** start Source **

Emerging growth company ☒
If an emerging growth company, indicate by check mark if the registrant has elected not to use the extended transition period for complying with any new or revised financial accounting standards provided pursuant to Section 13(a) of the Exchange Act.
Item 3.01. Notice of Delisting or Failure to Satisfy a Continued Listing Rule or Standard; Transfer of Listing.
As announced on October 26, 2022, Mission Advancement Corp. (the “Company”) is seeking the approval of the Company’s stockholders to amend the date by which the Company must complete a business combination or redeem all of the shares of Class A common stock, par value $0.0001 per share, of the Company (the “Public Shares”) included as part of the units sold in the Company’s initial public offering from March 5, 2023 to a date no later than December 30, 2022 (the “Amendment”). The Company believes that consummation of a suitable business combination is highly improbable, and because redemptions made after December 31, 2022 may be subject to a 1% excise tax included as part of the Inflation Reduction Act of 2022, it is in the Company’s stockholders’ best interests to return the cash in the trust account before December 31, 2022 rather than wait for the Company’s expiration in 2023. In the event that the Company’s stockholders approve the Amendment, as well as the related proposals to be voted upon at the special meeting of the Company’s stockholders, and the Public Shares are redeemed, the Company’s warrants (NYSE: MACC WS) will expire worthless.

** end Source **
** start Dataset entries **

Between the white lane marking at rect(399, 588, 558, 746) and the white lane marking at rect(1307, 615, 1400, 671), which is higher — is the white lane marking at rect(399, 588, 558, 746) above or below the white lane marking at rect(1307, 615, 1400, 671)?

** end Dataset entries **
** start Dataset entries **

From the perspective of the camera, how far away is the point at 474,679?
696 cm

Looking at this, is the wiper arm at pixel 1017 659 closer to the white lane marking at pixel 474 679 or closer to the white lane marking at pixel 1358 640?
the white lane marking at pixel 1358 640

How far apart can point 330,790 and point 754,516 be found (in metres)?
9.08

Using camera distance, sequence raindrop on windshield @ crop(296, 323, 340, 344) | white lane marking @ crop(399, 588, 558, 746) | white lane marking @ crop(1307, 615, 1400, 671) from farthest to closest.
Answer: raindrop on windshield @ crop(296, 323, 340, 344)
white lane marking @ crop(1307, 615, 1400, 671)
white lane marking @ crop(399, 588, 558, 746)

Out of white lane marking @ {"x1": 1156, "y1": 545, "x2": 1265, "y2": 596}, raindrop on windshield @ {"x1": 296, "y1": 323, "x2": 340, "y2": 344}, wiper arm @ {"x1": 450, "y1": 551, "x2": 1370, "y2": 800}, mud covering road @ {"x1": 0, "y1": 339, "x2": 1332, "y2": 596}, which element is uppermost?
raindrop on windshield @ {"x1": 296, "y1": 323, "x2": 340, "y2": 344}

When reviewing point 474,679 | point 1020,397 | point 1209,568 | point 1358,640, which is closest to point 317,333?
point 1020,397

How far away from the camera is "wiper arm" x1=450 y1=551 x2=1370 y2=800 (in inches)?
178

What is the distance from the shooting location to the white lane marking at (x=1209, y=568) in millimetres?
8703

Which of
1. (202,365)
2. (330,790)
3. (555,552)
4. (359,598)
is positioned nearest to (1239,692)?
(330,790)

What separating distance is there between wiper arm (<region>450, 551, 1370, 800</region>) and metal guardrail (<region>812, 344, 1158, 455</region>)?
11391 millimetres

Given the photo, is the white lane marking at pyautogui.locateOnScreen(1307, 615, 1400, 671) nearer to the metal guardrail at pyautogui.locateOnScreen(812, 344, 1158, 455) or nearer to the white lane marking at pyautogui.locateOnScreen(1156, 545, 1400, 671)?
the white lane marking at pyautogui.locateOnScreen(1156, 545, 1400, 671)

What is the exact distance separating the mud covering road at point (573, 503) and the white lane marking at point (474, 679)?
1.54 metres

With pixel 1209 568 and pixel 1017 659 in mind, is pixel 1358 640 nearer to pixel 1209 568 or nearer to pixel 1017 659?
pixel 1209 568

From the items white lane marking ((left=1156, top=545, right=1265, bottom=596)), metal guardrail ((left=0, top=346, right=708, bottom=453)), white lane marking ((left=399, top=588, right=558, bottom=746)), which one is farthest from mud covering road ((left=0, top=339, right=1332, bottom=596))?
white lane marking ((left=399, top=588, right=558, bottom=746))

** end Dataset entries **

Directive —
Could you print the Mission Advancement Corp. filing excerpt from above in full, word for word?

Task output —
Emerging growth company ☒
If an emerging growth company, indicate by check mark if the registrant has elected not to use the extended transition period for complying with any new or revised financial accounting standards provided pursuant to Section 13(a) of the Exchange Act.
Item 3.01. Notice of Delisting or Failure to Satisfy a Continued Listing Rule or Standard; Transfer of Listing.
As announced on October 26, 2022, Mission Advancement Corp. (the “Company”) is seeking the approval of the Company’s stockholders to amend the date by which the Company must complete a business combination or redeem all of the shares of Class A common stock, par value $0.0001 per share, of the Company (the “Public Shares”) included as part of the units sold in the Company’s initial public offering from March 5, 2023 to a date no later than December 30, 2022 (the “Amendment”). The Company believes that consummation of a suitable business combination is highly improbable, and because redemptions made after December 31, 2022 may be subject to a 1% excise tax included as part of the Inflation Reduction Act of 2022, it is in the Company’s stockholders’ best interests to return the cash in the trust account before December 31, 2022 rather than wait for the Company’s expiration in 2023. In the event that the Company’s stockholders approve the Amendment, as well as the related proposals to be voted upon at the special meeting of the Company’s stockholders, and the Public Shares are redeemed, the Company’s warrants (NYSE: MACC WS) will expire worthless.